Items from a dataset:
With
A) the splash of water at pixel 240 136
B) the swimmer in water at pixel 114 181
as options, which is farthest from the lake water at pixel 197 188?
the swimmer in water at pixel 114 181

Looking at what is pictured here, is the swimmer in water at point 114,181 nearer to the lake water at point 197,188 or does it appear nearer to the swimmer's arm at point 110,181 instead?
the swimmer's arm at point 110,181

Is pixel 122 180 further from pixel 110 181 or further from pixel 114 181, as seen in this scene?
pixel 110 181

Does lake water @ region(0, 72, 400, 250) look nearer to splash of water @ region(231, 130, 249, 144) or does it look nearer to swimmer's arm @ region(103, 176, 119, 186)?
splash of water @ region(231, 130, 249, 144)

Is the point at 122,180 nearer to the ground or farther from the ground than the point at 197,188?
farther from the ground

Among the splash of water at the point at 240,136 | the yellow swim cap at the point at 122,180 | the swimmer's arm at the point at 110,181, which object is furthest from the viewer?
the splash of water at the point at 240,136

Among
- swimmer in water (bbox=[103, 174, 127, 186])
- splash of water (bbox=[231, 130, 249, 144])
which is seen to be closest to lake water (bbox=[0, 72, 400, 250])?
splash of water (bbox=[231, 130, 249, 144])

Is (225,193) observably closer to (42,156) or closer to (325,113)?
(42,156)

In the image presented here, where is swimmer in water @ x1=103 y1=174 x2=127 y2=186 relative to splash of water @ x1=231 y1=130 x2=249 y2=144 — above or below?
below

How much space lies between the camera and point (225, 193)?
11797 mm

TASK REQUIREMENTS: Reproduce all of the data above word for word, keeping every line unchanged.

SOLUTION FOR THIS TASK:
With
A) the splash of water at pixel 240 136
B) the swimmer in water at pixel 114 181
as options, which is farthest from the lake water at pixel 197 188?
the swimmer in water at pixel 114 181

Looking at what is pictured here, is the swimmer in water at point 114,181 nearer to the lake water at point 197,188 or does it appear nearer to the swimmer's arm at point 110,181 instead?
the swimmer's arm at point 110,181

Is pixel 122 180 further from pixel 110 181 or further from pixel 114 181, as seen in this scene?
pixel 110 181

Does lake water @ region(0, 72, 400, 250) look nearer to splash of water @ region(231, 130, 249, 144) or does it look nearer to swimmer's arm @ region(103, 176, 119, 186)?
splash of water @ region(231, 130, 249, 144)

Is the point at 122,180 nearer to the ground or farther from the ground than the point at 197,188?
farther from the ground

Among the splash of water at the point at 240,136 | the yellow swim cap at the point at 122,180 | the swimmer's arm at the point at 110,181, which object is furthest from the viewer?
the splash of water at the point at 240,136

Among
- swimmer in water (bbox=[103, 174, 127, 186])
- splash of water (bbox=[231, 130, 249, 144])
which is seen to be closest to lake water (bbox=[0, 72, 400, 250])?
splash of water (bbox=[231, 130, 249, 144])

Is (225,193) observably closer to (42,156) or closer to (325,113)?
(42,156)

In the image presented here, where is swimmer in water @ x1=103 y1=174 x2=127 y2=186 relative to splash of water @ x1=231 y1=130 x2=249 y2=144 — above or below?
below

How much space lies between the camera and point (225, 193)?
11797 mm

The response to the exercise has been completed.